An article that presents the idea of beacon tracking and address the danger of processing voice data by hundred of apps.
There are plenty of privacy-invading marketing ploys to worry about in life. Some examples are in your face, some are more subtle. And a relatively new kind manages to be outright invisible.
In the most inconspicuous hustle of all, apps have increasingly incorporated ultrasonic tones to track consumers. They ask permission to access your smartphone microphone, then listen for inaudible “beacons” that emanate from retail stores, advertisements, and even websites. If you’re not paying attention to the permissions you grant, you could be feeding marketers information about your online browsing, what stores you go to, and what products you like and dislike without ever realizing it.
There are certainly legitimate uses of “ultrasonic cross-device tracking” technology. Some apps are part of rewards programs that automatically offer customers promotions when they visit particular stores. Others facilitate ticketing at events like sports games.
But plenty of apps deploy it without so clear a use case, at least as far as direct benefits for the person who downloads them. In fact, research presented last week at the IEEE European Symposium on Security and Privacy found 234 current Android applications that incorporate a particular type of ultrasonic listening technology. That doesn’t quite constitute widespread distribution, but the infrastructure to support it has landed in more and more apps every year. And there are many mainstream examples, like the Philippines versions of the McDonald’s and Krispy Kreme apps. That doesn’t mean these apps have the function turned on, necessarily, but they are ready to support it at any time.

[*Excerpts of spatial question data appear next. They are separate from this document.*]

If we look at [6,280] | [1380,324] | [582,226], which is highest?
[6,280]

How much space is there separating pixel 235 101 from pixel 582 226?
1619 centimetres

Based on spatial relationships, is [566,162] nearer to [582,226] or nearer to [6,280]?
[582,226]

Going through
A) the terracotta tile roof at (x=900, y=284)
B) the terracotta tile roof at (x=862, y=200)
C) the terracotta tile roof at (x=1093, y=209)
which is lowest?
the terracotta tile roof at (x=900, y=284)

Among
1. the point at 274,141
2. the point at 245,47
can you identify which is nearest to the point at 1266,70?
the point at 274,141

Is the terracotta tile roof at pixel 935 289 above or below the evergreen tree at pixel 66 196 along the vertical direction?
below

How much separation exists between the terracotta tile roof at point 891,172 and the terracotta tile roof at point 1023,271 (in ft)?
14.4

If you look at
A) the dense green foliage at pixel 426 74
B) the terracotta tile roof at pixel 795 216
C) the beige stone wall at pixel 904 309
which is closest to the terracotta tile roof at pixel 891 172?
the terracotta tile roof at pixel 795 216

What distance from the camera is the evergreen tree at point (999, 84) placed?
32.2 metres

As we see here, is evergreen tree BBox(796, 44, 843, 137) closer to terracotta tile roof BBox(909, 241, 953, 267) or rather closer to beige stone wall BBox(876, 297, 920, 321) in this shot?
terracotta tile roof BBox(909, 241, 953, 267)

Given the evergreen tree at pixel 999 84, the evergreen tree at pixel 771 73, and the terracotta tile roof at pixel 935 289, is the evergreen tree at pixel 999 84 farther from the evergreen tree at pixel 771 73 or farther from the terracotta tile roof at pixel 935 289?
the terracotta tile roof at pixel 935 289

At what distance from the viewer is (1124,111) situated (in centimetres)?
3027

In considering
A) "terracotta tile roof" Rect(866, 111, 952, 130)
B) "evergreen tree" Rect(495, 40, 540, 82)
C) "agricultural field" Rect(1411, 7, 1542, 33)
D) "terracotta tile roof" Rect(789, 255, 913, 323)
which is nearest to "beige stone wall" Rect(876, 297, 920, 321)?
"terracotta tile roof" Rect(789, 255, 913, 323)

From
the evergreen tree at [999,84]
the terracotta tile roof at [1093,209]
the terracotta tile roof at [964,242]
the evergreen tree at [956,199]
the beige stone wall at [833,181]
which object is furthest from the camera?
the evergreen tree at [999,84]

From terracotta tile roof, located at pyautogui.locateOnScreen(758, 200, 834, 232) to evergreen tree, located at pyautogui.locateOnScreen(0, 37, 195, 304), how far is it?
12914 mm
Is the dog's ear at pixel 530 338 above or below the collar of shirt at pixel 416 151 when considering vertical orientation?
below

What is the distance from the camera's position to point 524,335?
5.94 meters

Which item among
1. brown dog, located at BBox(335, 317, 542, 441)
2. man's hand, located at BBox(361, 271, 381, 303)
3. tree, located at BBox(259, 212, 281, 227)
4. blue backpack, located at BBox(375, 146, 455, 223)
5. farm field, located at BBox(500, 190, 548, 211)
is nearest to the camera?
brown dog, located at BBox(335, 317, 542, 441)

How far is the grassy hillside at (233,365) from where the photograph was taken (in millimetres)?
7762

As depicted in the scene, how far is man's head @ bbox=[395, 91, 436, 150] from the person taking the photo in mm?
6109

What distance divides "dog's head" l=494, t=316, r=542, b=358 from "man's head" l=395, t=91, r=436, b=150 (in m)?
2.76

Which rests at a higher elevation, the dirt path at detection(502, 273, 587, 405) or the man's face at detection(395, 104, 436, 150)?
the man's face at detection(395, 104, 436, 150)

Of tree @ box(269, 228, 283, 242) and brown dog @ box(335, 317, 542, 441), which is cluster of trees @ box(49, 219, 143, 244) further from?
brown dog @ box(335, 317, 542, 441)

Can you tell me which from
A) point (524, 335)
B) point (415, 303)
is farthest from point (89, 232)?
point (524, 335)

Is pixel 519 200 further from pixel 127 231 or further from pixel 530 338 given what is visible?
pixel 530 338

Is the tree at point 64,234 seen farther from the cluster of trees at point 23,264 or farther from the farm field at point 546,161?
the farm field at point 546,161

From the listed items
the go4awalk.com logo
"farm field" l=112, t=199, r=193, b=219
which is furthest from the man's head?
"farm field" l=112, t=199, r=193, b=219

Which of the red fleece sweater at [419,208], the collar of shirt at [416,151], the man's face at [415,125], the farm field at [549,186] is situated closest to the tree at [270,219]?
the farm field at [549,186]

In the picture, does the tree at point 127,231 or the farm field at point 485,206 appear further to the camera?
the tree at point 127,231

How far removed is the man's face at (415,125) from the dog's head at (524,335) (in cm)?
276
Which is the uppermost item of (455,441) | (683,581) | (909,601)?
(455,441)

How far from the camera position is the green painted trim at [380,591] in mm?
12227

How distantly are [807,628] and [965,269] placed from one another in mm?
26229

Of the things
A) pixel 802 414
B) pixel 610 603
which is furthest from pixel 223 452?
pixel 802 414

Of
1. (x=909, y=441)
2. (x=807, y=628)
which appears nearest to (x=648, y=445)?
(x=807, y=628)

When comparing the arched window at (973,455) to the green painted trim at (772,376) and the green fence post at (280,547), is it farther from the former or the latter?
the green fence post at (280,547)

Beacon technology is also showing up in more physical locations. While the researchers didn’t find any ultrasonic tones being broadcast out on a sampling of television programming from seven countries, they did find that four of the 35 retail stores they visited around Germany did have beacons installed. “It was really interesting to find beacons at the entrance of some stores in two German cities,” says Erwin Quiring, a privacy and Android security researcher who worked on the study. “It affects all of us if there’s some kind of privacy invasive technique we don’t know about and which runs silently on phones.”